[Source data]

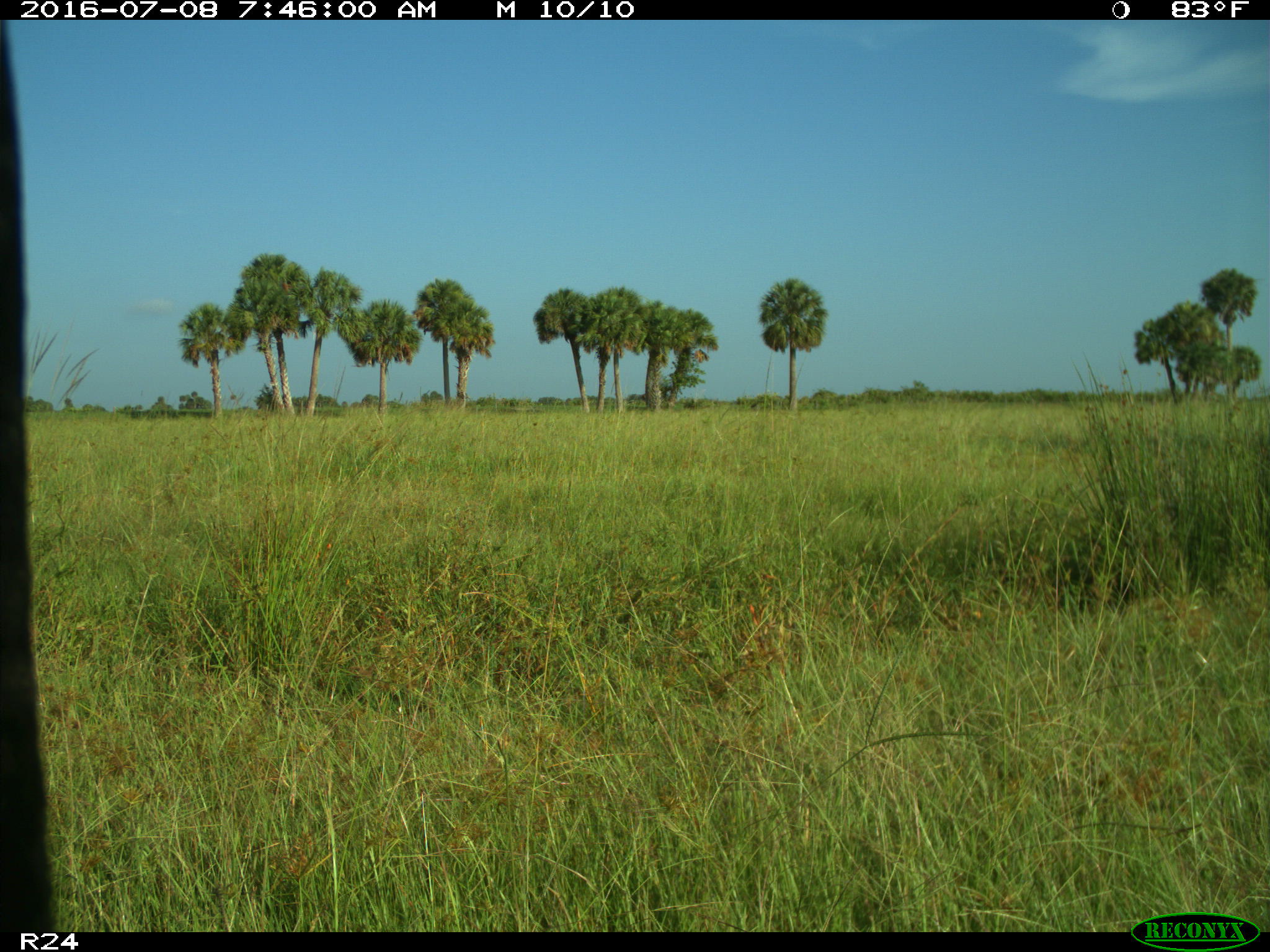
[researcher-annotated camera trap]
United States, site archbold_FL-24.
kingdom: Animalia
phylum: Chordata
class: Mammalia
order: Artiodactyla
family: Bovidae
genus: Bos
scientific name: Bos taurus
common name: domestic cow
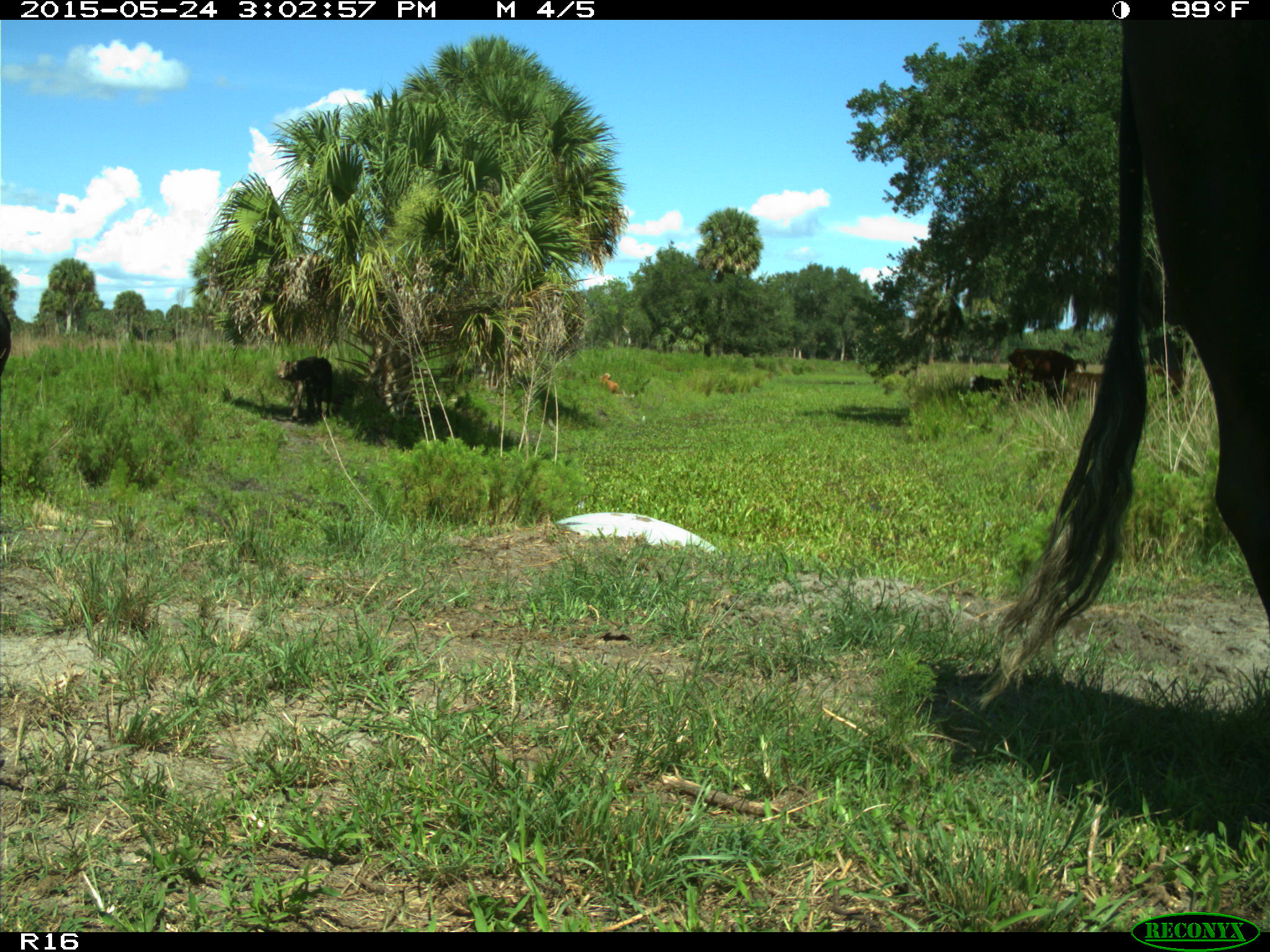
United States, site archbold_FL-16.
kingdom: Animalia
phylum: Chordata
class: Mammalia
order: Artiodactyla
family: Bovidae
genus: Bos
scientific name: Bos taurus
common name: domestic cow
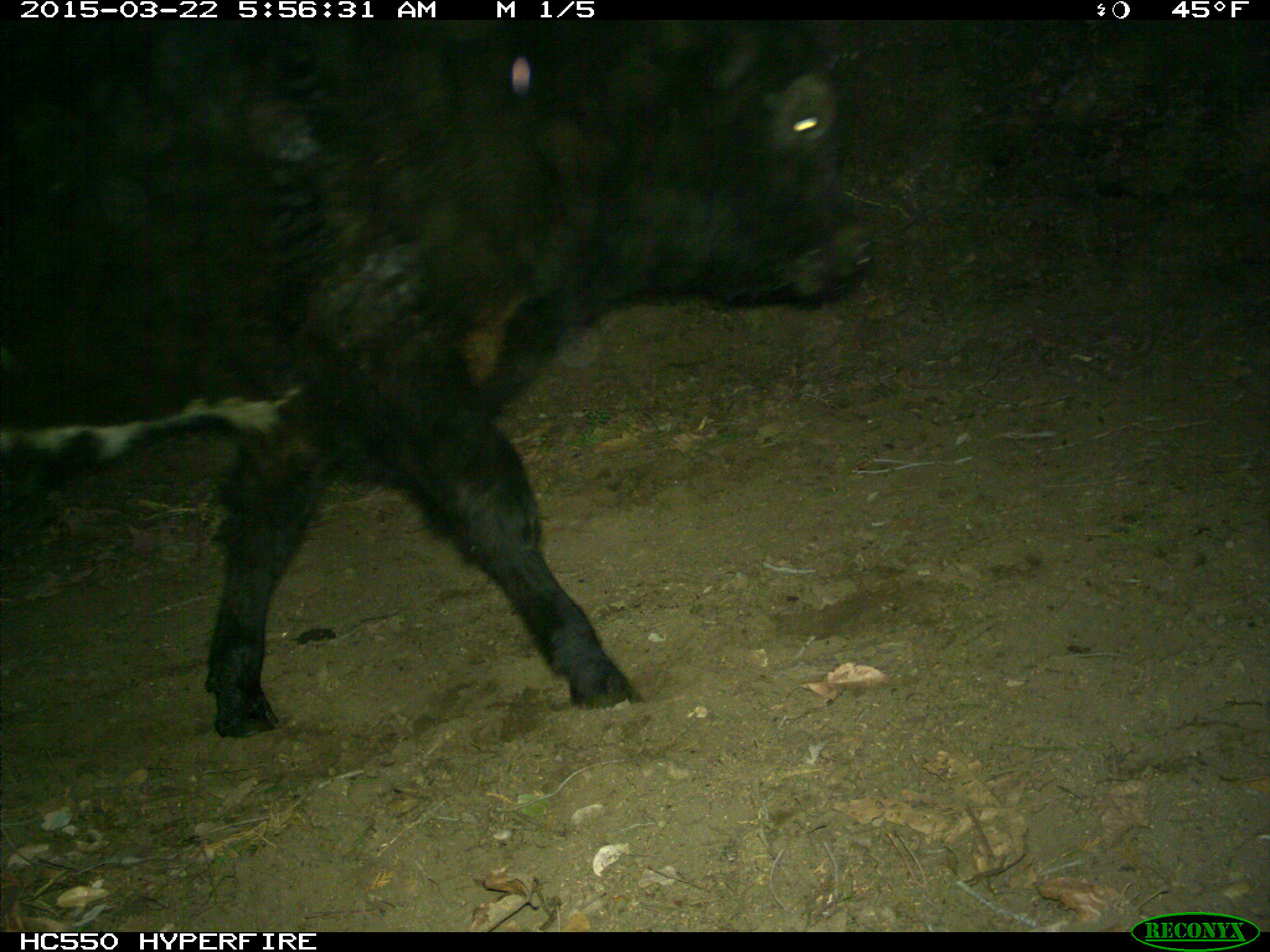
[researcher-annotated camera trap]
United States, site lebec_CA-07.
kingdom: Animalia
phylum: Chordata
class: Mammalia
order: Artiodactyla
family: Bovidae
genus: Bos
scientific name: Bos taurus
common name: domestic cow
Bos taurus (domestic cow).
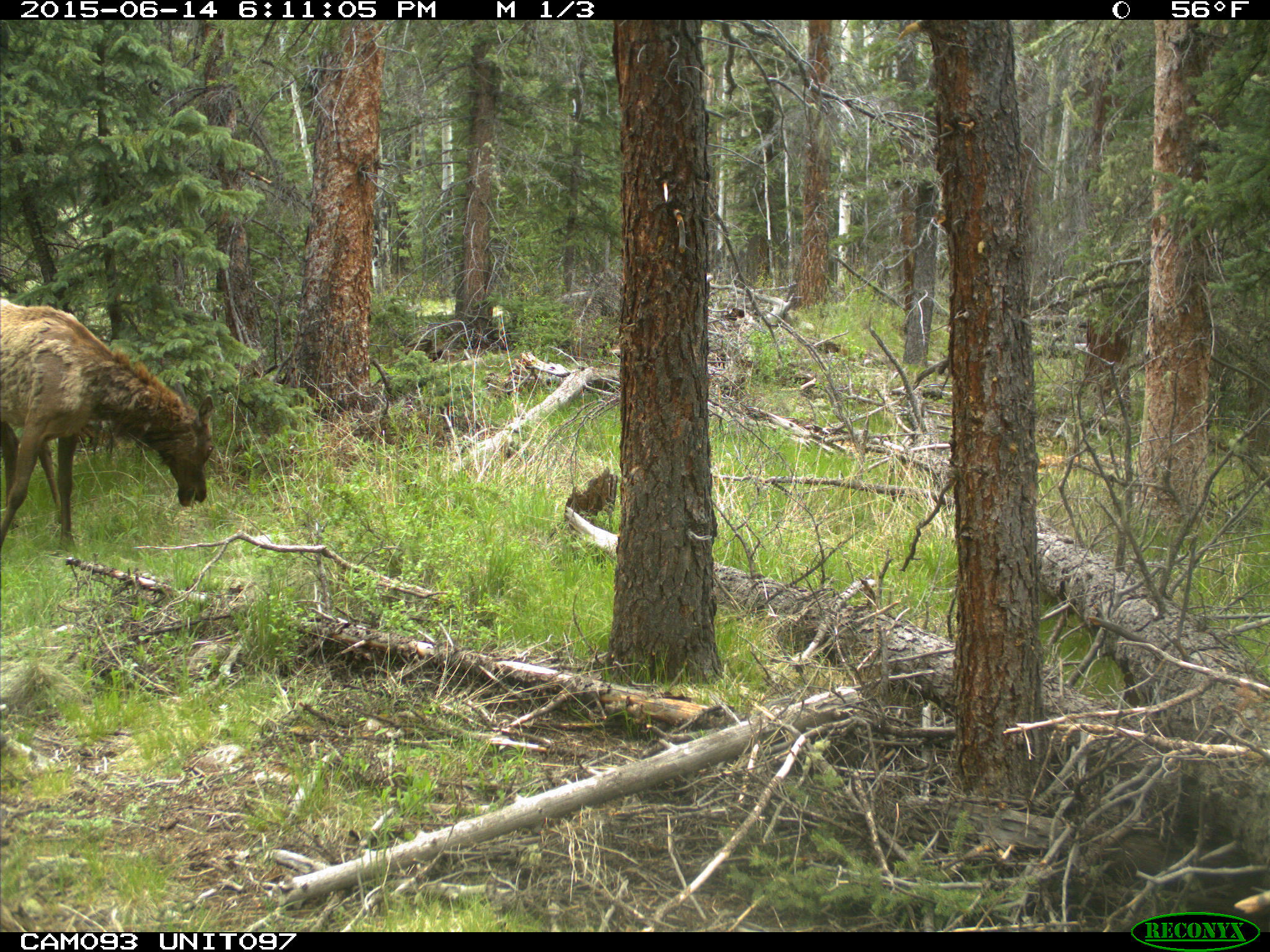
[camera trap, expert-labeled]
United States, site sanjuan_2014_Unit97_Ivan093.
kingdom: Animalia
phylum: Chordata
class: Mammalia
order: Artiodactyla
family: Cervidae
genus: Cervus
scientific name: Cervus elaphus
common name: red deer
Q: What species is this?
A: Cervus elaphus (red deer).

■ REQUIRED WORK ■
Give the data again exactly as written, with all pictures left out.

■ TASK OUTPUT ■
[researcher-annotated camera trap]
United States, site archbold_FL-24.
kingdom: Animalia
phylum: Chordata
class: Mammalia
order: Artiodactyla
family: Bovidae
genus: Bos
scientific name: Bos taurus
common name: domestic cow
United States, site archbold_FL-16.
kingdom: Animalia
phylum: Chordata
class: Mammalia
order: Artiodactyla
family: Bovidae
genus: Bos
scientific name: Bos taurus
common name: domestic cow
[researcher-annotated camera trap]
United States, site lebec_CA-07.
kingdom: Animalia
phylum: Chordata
class: Mammalia
order: Artiodactyla
family: Bovidae
genus: Bos
scientific name: Bos taurus
common name: domestic cow
Bos taurus (domestic cow).
[camera trap, expert-labeled]
United States, site sanjuan_2014_Unit97_Ivan093.
kingdom: Animalia
phylum: Chordata
class: Mammalia
order: Artiodactyla
family: Cervidae
genus: Cervus
scientific name: Cervus elaphus
common name: red deer
Q: What species is this?
A: Cervus elaphus (red deer).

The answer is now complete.